The money factor: How big will Obama's advantage be?

The conventional wisdom of the general election campaign has long been that Barack Obama would massively outraise John McCain and bury him under advertisements seeking to define him. This financial advantage could also be used for Obama to expand the electoral map and test McCain's vulnerability in states like Texas, Montana and Georgia that are not expected to fall to the Democratic side, potentially forcing McCain to defend his turf with resources he could have spent elsewhere.

Indeed, Obama's prodigious fundraising ability terrifies Republicans, who are worried about being swamped under the Senator's machine. If the more than 1.5 million donors who have contributed to Obama's primary campaign give just $100 to his general election effort, that already represents more than $150 million -- and you can be sure that many will donate much more. Some are already mentioning the possibility of Obama raising more than $300 million just for the general election, a stunning sum to be able to spend in just over two months. With McCain assured of choosing public financing, he will only have $85 million to spend in the same time period, a significant difference that would make it hard for him to survive the Democratic onslaught in key swing states.

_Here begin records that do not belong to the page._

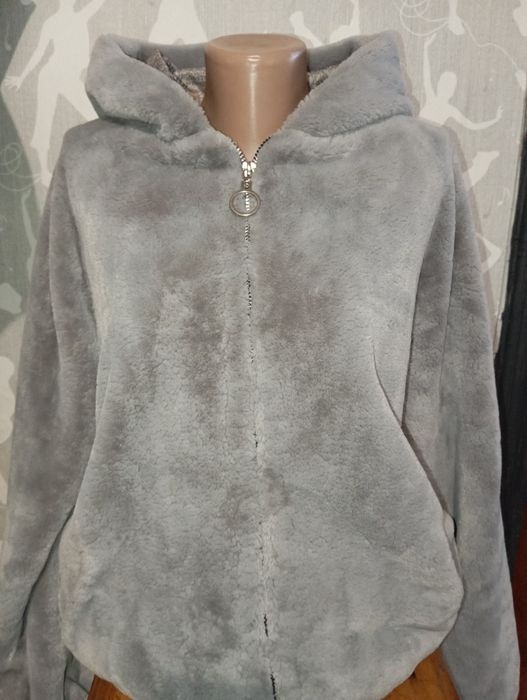 Коротка Шуба авто леді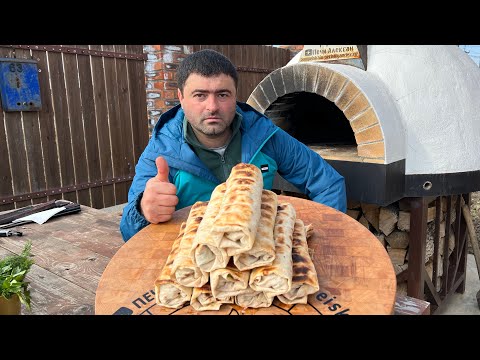 Видео: Лучший РЕЦЕПТ ШАУРМЫ! Открой Шаверму и Заработай ЯРД💲👍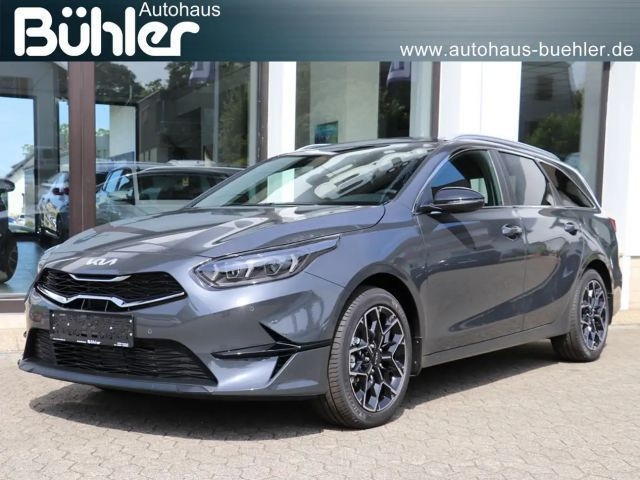 Kia Ceed GDi SportWagon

But as the general election is kicking into high gear, it is unclear just how significant Obama's advantage will be. In fact, there are a number of question marks about both campaigns' fundraising, plans and abilities. (Keep in mind that this discussion concerns only the general election campaign, i.e. the two-month period between the conventions and the general election. Up until the end of August, the campaigns will use primary funds and Obama has a clear advantage there although McCain has been picking up the fundraising pace.)

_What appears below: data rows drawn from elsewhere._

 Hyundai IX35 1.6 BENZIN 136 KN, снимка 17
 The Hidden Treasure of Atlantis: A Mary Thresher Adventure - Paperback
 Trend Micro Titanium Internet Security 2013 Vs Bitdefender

McCain and the FEC: The Republican's fundraising has been at times too anemic and the GOP base is too disgruntled for him to take the risk of forgoing public financing -- and keep in mind that no candidate has done so until now, underscoring the extent of the gamble. But here there is the first question mark: Will McCain be able to receive these funds? The FEC needs to approve his request and for now that committee still does not have a quorum to take any such decision. The Senate stalemate over new appointments that was at the origin of this situation got partly resolved mid-May, but there still have been no new votes on appointments.

Another question is whether the FEC might attempt to punish the McCain campaign for not using public funds in the primary despite using the promise of these funds to secure grants from banks at the end of 2007 (more details about this controversy here). The FEC was not able to rule on this matter because it lacked a quorum and McCain used the opportunity to spend money over the limits that are allowed for candidates who accept public financing.

The RNC: The money that McCain should be able to raise but is not is flooding to the RNC. Keeping up with tradition, the national Republican party is massively outraising its Democratic counterpart. The RNC finished the month of May with more than $40 million in the bank compared to more than $4 million for the DNC. Since most of the RNC's funds help the Republican nominee in a presidential year, this is giving the Republicans hope that they will remain roughly on par with the Obama campaign. Their calculation is that the current cash-in-hand of the respective campaigns added to that of the DNC and RNC has the two parties at the same level.

Of course, there are a few problems with this analysis. For one, the reason Obama does not have that significant a cash-in-hand advantage over McCain is that he has been spending massively to distance Clinton (spending that will come in handy in the fall since a lot of it consists of ads in states like PA, OR and even MT, which the campaign seems interested in contesting). As we saw in our analysis of Obama's general election potential, we are not talking about a $35 million deficit (which would not be that dramatic compared to historical precedents) but one that would surpass $100 million -- potentially even $200 million. There is very little the RNC could do to keep the McCain campaign afloat under this scenario.

Obama and public financing:
The final question mark might be the biggest one of all: Is Obama really still considering taking public financing? The McCain campaign has long been pressuring the Democrat to respect what they call as his pledge to take public financing if McCain does. Obama had taken no such pledge but had said that he would "aggressively pursue an agreement" though the GOP believed it could make him look bad. Ever since it became obvious how big a financial advantage Obama would have, public financing seems to have been taken off the table.

Yet, news broke this week-end that Obama left the door open to accepting public funds and thus spending only $85 million from the end of August to Election Day
. Obama said he will accept public financing if a deal can be struck in which the RNC would curb its spending. "I won't disarm unilaterally," he added. As we saw above, the RNC's massive financial advantage over the DNC would mean that Republicans would have much more money to spend if both campaigns limited themselves to $85 million. But given that Obama is looking into a massive financial advantage if he opts out of public financing, entering a binding agreement to not spend more than his opponent would constitute a wasted opportunity, however much he convinces the RNC of curbing its spending.